Instructions for the task: Rewrite all of the rows below with every occurrence of "fritos chip bag" changed to "corn chip bag" and everything else left unchanged. Leave the pictures out of your answer.

START

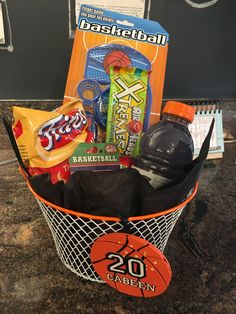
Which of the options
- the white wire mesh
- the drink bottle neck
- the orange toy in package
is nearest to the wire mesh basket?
the white wire mesh

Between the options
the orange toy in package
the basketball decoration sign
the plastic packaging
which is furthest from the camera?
the orange toy in package

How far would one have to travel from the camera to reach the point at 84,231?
0.49 m

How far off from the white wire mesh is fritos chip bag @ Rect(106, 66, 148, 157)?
0.56 ft

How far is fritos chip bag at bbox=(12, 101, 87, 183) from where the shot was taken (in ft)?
1.73

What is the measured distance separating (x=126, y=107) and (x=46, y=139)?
0.17 meters

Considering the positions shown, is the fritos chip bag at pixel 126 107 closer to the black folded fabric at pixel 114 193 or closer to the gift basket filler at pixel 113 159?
the gift basket filler at pixel 113 159

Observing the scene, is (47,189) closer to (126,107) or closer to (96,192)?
(96,192)

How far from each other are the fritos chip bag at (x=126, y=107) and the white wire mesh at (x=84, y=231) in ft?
0.56

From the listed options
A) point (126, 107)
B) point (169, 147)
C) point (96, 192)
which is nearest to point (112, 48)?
point (126, 107)

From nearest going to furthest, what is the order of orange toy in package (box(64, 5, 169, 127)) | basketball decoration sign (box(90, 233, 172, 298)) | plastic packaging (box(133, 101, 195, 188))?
basketball decoration sign (box(90, 233, 172, 298)) < plastic packaging (box(133, 101, 195, 188)) < orange toy in package (box(64, 5, 169, 127))

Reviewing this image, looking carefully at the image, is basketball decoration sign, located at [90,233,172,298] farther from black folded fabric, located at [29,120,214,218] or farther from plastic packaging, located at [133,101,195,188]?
plastic packaging, located at [133,101,195,188]

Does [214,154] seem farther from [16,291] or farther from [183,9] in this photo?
[16,291]

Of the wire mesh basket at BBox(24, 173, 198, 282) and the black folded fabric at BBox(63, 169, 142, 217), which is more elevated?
the black folded fabric at BBox(63, 169, 142, 217)

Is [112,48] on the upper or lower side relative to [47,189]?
upper
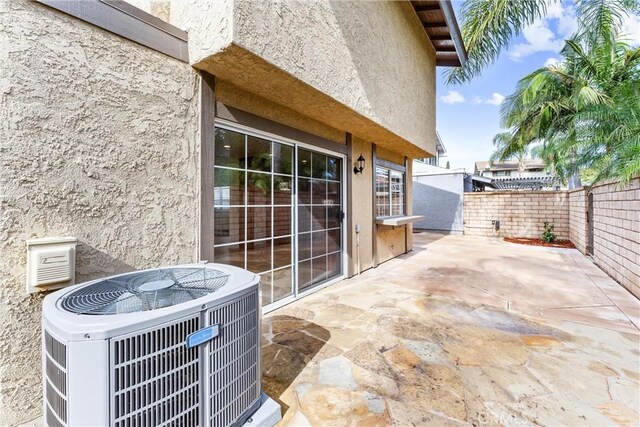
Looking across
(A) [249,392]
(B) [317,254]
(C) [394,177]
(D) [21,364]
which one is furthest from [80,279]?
(C) [394,177]

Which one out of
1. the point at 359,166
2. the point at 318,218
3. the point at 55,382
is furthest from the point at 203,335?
the point at 359,166

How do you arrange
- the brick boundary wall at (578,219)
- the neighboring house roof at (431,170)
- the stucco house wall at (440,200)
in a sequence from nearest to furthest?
the brick boundary wall at (578,219), the stucco house wall at (440,200), the neighboring house roof at (431,170)

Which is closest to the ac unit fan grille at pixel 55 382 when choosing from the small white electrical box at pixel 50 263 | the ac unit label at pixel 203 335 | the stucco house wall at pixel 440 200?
the ac unit label at pixel 203 335

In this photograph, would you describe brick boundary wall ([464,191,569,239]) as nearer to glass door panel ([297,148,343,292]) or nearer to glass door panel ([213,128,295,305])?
glass door panel ([297,148,343,292])

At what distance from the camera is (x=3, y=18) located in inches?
76.9

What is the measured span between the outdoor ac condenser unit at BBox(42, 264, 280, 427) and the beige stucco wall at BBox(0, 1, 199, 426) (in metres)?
0.69

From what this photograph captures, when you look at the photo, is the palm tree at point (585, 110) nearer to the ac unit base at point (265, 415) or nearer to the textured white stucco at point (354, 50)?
the textured white stucco at point (354, 50)

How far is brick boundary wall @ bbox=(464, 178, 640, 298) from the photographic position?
4.96m

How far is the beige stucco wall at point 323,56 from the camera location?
2.88m

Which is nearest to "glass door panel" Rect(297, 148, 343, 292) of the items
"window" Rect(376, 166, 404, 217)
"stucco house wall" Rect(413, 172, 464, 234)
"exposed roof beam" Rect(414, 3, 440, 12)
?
"window" Rect(376, 166, 404, 217)

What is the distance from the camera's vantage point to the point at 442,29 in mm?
7520

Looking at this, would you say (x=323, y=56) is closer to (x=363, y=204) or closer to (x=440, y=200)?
(x=363, y=204)

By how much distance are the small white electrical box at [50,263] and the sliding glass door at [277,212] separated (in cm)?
150

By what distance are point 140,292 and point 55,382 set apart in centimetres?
52
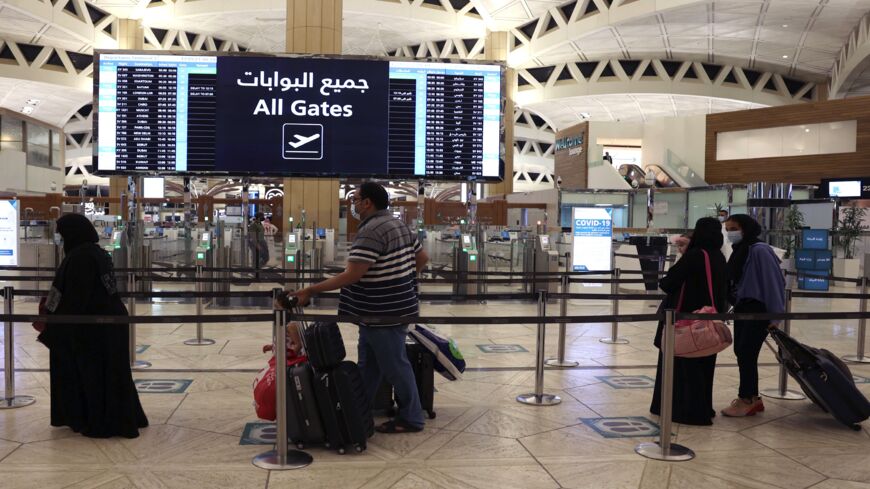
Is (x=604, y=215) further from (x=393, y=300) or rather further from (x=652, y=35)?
(x=652, y=35)

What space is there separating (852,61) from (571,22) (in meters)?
10.6

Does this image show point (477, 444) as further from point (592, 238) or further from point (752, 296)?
point (592, 238)

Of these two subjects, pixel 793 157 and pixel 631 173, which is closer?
pixel 793 157

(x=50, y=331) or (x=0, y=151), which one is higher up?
(x=0, y=151)

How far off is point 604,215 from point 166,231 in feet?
24.9

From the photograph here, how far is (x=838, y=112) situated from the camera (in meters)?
23.4

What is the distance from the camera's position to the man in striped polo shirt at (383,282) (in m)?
4.46

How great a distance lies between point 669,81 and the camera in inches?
1523

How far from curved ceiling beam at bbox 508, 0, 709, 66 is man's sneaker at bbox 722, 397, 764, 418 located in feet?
77.2

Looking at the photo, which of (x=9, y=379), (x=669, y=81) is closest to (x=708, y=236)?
(x=9, y=379)

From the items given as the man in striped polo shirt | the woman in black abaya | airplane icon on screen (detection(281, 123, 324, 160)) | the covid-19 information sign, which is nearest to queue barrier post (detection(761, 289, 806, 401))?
the man in striped polo shirt

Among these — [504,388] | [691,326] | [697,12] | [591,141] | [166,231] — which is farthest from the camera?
[697,12]

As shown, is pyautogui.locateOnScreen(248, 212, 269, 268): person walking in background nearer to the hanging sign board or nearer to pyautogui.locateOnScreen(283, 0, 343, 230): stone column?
pyautogui.locateOnScreen(283, 0, 343, 230): stone column

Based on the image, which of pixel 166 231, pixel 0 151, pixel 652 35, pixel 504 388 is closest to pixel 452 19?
pixel 652 35
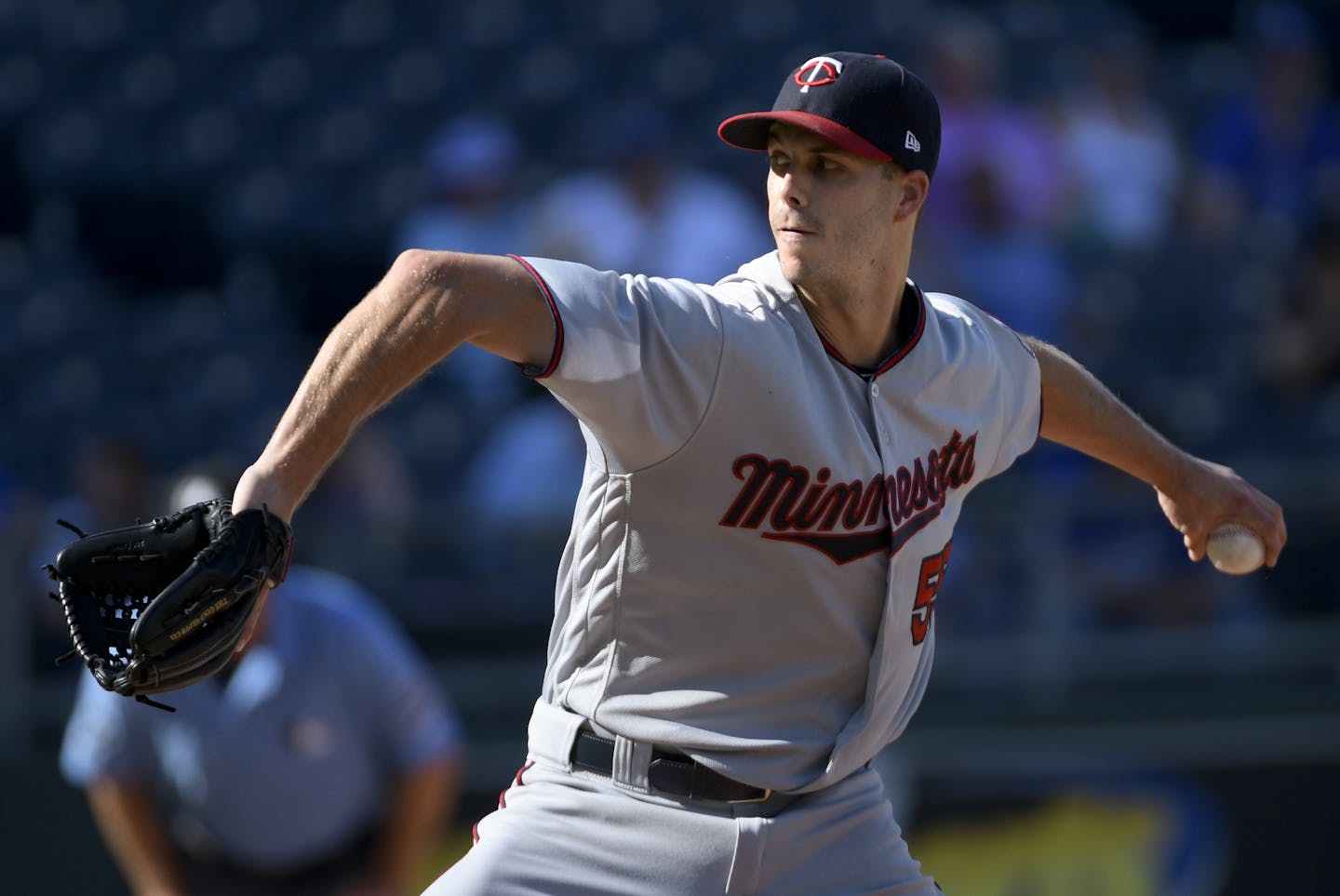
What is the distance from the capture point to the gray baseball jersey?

END

Response to this task:
Which of the options
- the white wire mesh
- the drink bottle neck
- the orange toy in package
is nearest to the wire mesh basket?
the white wire mesh

Between the options
the orange toy in package
the basketball decoration sign
the plastic packaging
which is furthest from the camera?
the orange toy in package

How far would one have to travel from the camera to reach the point at 84,231?
0.49 m

How far off from the white wire mesh is corn chip bag @ Rect(106, 66, 148, 157)?
0.56 ft

How far is corn chip bag at bbox=(12, 101, 87, 183) from where the shot was taken (in ft)?
1.73

What is the measured distance separating (x=126, y=107) and (x=46, y=139)?
0.17 meters

Considering the positions shown, is the corn chip bag at pixel 126 107 closer to the black folded fabric at pixel 114 193 or closer to the gift basket filler at pixel 113 159?
the gift basket filler at pixel 113 159

Observing the scene, is (47,189) closer to (126,107) or closer to (96,192)?
(96,192)

How far from each other are the corn chip bag at (x=126, y=107) and the white wire mesh at (x=84, y=231) in ft?
0.56

From the listed options
A) point (126, 107)
B) point (169, 147)
C) point (96, 192)
which is nearest to point (112, 48)?
point (126, 107)

From nearest going to furthest, what is the order of orange toy in package (box(64, 5, 169, 127)) | basketball decoration sign (box(90, 233, 172, 298)) | plastic packaging (box(133, 101, 195, 188))?
basketball decoration sign (box(90, 233, 172, 298)) < plastic packaging (box(133, 101, 195, 188)) < orange toy in package (box(64, 5, 169, 127))

Reviewing this image, looking carefully at the image, is basketball decoration sign, located at [90,233,172,298] farther from black folded fabric, located at [29,120,214,218] or farther from plastic packaging, located at [133,101,195,188]?
plastic packaging, located at [133,101,195,188]

Does [214,154] seem farther from [16,291] or farther from [183,9] in this photo?
[16,291]

Of the wire mesh basket at BBox(24, 173, 198, 282) and the black folded fabric at BBox(63, 169, 142, 217), which is more elevated?
the black folded fabric at BBox(63, 169, 142, 217)

Is [112,48] on the upper or lower side relative to [47,189]?
upper
Looking across
(A) [249,392]
(B) [317,254]
(C) [394,177]
(D) [21,364]
which one is furthest from [80,279]?
(C) [394,177]

Which one out of
1. the point at 359,166
2. the point at 318,218
3. the point at 55,382
is furthest from the point at 203,335?
the point at 359,166

How do you arrange
- the brick boundary wall at (578,219)
- the neighboring house roof at (431,170)
- the stucco house wall at (440,200)
in a sequence from nearest to furthest?
the brick boundary wall at (578,219), the stucco house wall at (440,200), the neighboring house roof at (431,170)

Which is closest to the ac unit fan grille at pixel 55 382 when choosing from the small white electrical box at pixel 50 263 | the ac unit label at pixel 203 335 | the stucco house wall at pixel 440 200?
the ac unit label at pixel 203 335

In this photograph, would you describe brick boundary wall ([464,191,569,239]) as nearer to glass door panel ([297,148,343,292]) or nearer to glass door panel ([213,128,295,305])?
glass door panel ([297,148,343,292])

At what distance from the camera is (x=3, y=18) located in inches?
76.9

What is the measured span between the outdoor ac condenser unit at BBox(42, 264, 280, 427) and the beige stucco wall at BBox(0, 1, 199, 426) (in metres)?
0.69

From what this photograph captures, when you look at the photo, is the palm tree at point (585, 110) nearer to the ac unit base at point (265, 415) or nearer to the textured white stucco at point (354, 50)?
the textured white stucco at point (354, 50)

How far is brick boundary wall @ bbox=(464, 178, 640, 298) from the photographic position?
4.96m

How far is the beige stucco wall at point 323,56 from the camera location?
2.88m

Which is nearest to "glass door panel" Rect(297, 148, 343, 292) of the items
"window" Rect(376, 166, 404, 217)
"stucco house wall" Rect(413, 172, 464, 234)
"exposed roof beam" Rect(414, 3, 440, 12)
?
"window" Rect(376, 166, 404, 217)

What is the distance from the camera's vantage point to the point at 442,29 in mm?
7520

Looking at this, would you say (x=323, y=56) is closer to (x=363, y=204) or closer to (x=440, y=200)?
(x=363, y=204)

By how much distance are the small white electrical box at [50,263] and the sliding glass door at [277,212] separated (in cm)?
150

By what distance are point 140,292 and point 55,382 set apart in centimetres?
52
Is (x=604, y=215) further from (x=393, y=300) or rather further from (x=652, y=35)?
(x=652, y=35)

What space is there separating (852,61) from (571,22) (in meters)?
10.6

Does this image show point (477, 444) as further from point (592, 238) or further from point (752, 296)?
point (592, 238)

Of these two subjects, pixel 793 157 and pixel 631 173, which is closer?
pixel 793 157

(x=50, y=331) or (x=0, y=151), which one is higher up?
(x=0, y=151)

How far off is point 604,215 from point 166,231 in feet?
24.9

From the photograph here, how far is (x=838, y=112) situated from the camera (in meters)?
23.4

What is the distance from the camera's position to the man in striped polo shirt at (383,282) (in m)?
4.46

How great a distance lies between point 669,81 and the camera in inches?
1523

How far from curved ceiling beam at bbox 508, 0, 709, 66 is man's sneaker at bbox 722, 397, 764, 418 located in feet?
77.2

Looking at the photo, which of (x=9, y=379), (x=669, y=81) is closest to (x=708, y=236)?
(x=9, y=379)

From the items given as the man in striped polo shirt | the woman in black abaya | airplane icon on screen (detection(281, 123, 324, 160)) | the covid-19 information sign, which is nearest to queue barrier post (detection(761, 289, 806, 401))?
the man in striped polo shirt

Among these — [504,388] | [691,326] | [697,12] | [591,141] | [166,231] — which is farthest from the camera?
[697,12]

As shown, is pyautogui.locateOnScreen(248, 212, 269, 268): person walking in background nearer to the hanging sign board or nearer to pyautogui.locateOnScreen(283, 0, 343, 230): stone column?
pyautogui.locateOnScreen(283, 0, 343, 230): stone column

Based on the image, which of pixel 166 231, pixel 0 151, pixel 652 35, pixel 504 388 is closest to pixel 452 19?
pixel 652 35
What is the distance from the capture point to the gray baseball jersey?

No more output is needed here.